She makes the funniest noise he's ever heard, one which makes the nurse frown up at him, which is mesmerising and typical of women, and then storms away.
"Hey, Queenie!" he calls after her, stunned, because while she often gets mad at him she's never yet walked away from him, not since they kinda officially became an item.
It's hard to be official, in an active war zone, but Bucky's doing his best. Susan's worth it, he's pretty sure.
"Queenie! Hey! Susan!"
She turns then, and she's goddamn crying and he feels like a complete asshole.
"C'mere, Queenie," he says, holding out a hand. "I ain't gonna die, I promise - I'm always gonna come home to you, I promise."
"I'll come and fetch you if you don't," she warns him, but she's smiling a little now. "I swear to God, James-"
"What if home was the same place for us both?" he asks, startling them both. Him more than her, probably, since Bucky's never given much thought to this kinda thing before, but now that he has thought about it - for a minute, tops - it makes perfect sense. "You and me, some little place back home, or in London, whichever you want-"
"I am not going to live with you," she says, gone all pink, "unless you make it worth my while, James."
"Well," he says, "I gotta have a ring to propose, but I ain't got one here, so I'm not gonna do it now. This is just a heads up that I'm gonna do it."
"Hey, Carter, you got a number for Stark?"
Carter and Queenie shared a grin as Steve fiddled at the useless fingers of James' new arm, and it took all his willpower to keep from cursing up a storm at the pair of them.
"Just because I'm marryin' you doesn't mean I'm afraid to tell you to shut up," he warned Queenie, which just made her laugh. "I said I'd try this thing and if I hated it, I'd call Stark.

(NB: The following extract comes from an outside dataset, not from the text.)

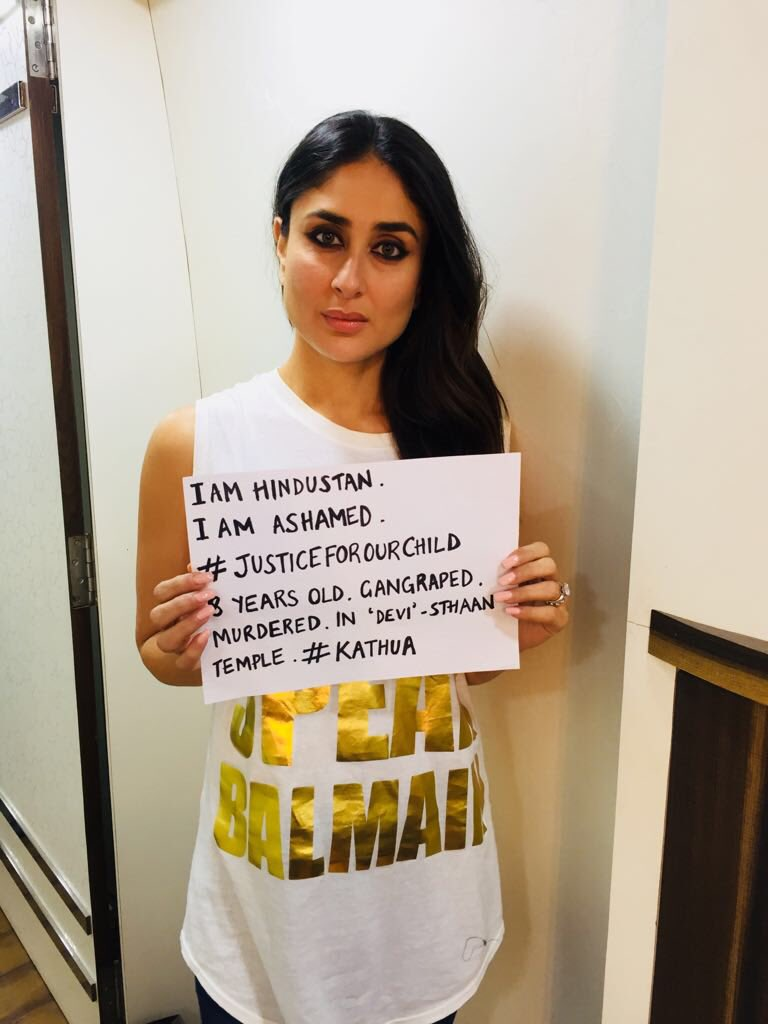 Kareena Kapoor condemns the act of rape happened in Unnao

Well, I've had it an hour, and I hate it, so I'm callin' Stark."
"So impatient," Steve said out the corner of his mouth. "Worse'n a kid, I swear to God."
"I won't disagree," Queenie whispered, plenty loud for him to hear, and James wondered when they'd decided to become a comedy act. "If we didn't love him, how would we ever put up with him?"
"Listen to me," Susan says, with that red silk scarf tied around her neck again. "This is a dangerous mission, even by your standards. Please, James - please be careful. For me."
She's got one hand over her chest, and he knows her fingers are resting on the little hoop of metal he beat into a ring and hung on a scrap of chain, as a placeholder for the engagement ring he's going to buy her when this is all over.
What can he say? There's romance in every soul, even his.
"I'm always careful, Queenie," he promises, smiling so much that he almost misses it when she stretches up on her toes, which leaves him surprised - he's not going to turn down a kiss from his best girl, but hell, she's usually the one making him promise to be discreet, the one complaining about how obvious Steve and Carter are, and kissing him here in full view of the entire damn camp ain't exactly discreet.
He's glad, kinda. He's seen the way some of those punks've been eyeing Queenie up, and he's not the sharing kind.
"I'll come back," he promises again. "Su, Susan, you know I will. I've sworn, right? So I'm gonna. It'll be fine."
"Now you've gone and done it," she sighs, letting her hands slide down his chest from where she'd looped them behind his neck. "Just be ready when I come to fetch you, James - I'll likely be a grumpy old witch from all this snow, and I shan't be in any mood to hang about."
He loses his grip on the train almost exactly a day later. Not that he ever tells her that.
"I don't remember my sister's name," he admitted to Steve - because he could admit it to Steve, when he couldn't even to Queenie, who always talked about her sister and brothers, even though her and Petey always seemed to be bickering and she had told him that she didn't talk to her sister, sometimes.
But Steve just took the holes in his memory in stride, like it was no big deal that James couldn't remember why people called him Bucky or what the big ride that made Steve sick in Coney Island was called or how long his old man had been dead or what his little sister's goddamn name was.
"She looks like me," he said, angry with himself for remembering everything but her name. "She's steppin' out with that kid whose parents have the deli across from the school, and she likes to wear blue ribbons in her hair. But I can't remember her goddamn name."
"It's Rebecca," Steve said, passing over his sketchbook with a smile - the girl in the sketch looks a lot like the memories James is forcing up of his sister, only a little older. "Everyone calls her Becky - Becky and Bucky. She's three years younger than you, and Isaac proposed to her just before you shipped out. We had a party."
"There was a cake," James remembered suddenly. "It was… White and blue. Her favourite colours. Ma never let her get a white and blue dress because it wasn't practical."
"Your ma was always practical like that," Steve agreed. "Can't fault her on it, really - Becky's always getting stuck in something that means she's gonna be a mess by the end of the day."
"Like you," James said. "Always gettin' into trouble, right?"
"Listen," Bucky says, "I'm not even surprised. I'm just pissed the hell off."
Steve heals so fast it kinda scares the nurses, who are the only ones who seem to do any goddamn work in the medical tent. He's big and he's bulky and he heals so fast no one knows what to do with him, but he's not invincible.
Try telling Steve that.
"It's just a little burn," he says easily, shrugging as if half his damn uniform wasn't burned off his back by a flamethrower, as if Carter hasn't been stuck in Phillips' command tent for the last three hours, convincing the colonel that no, Steve isn't a crazy person, and that yes, Steve is competent and should be allowed to participate in further operations.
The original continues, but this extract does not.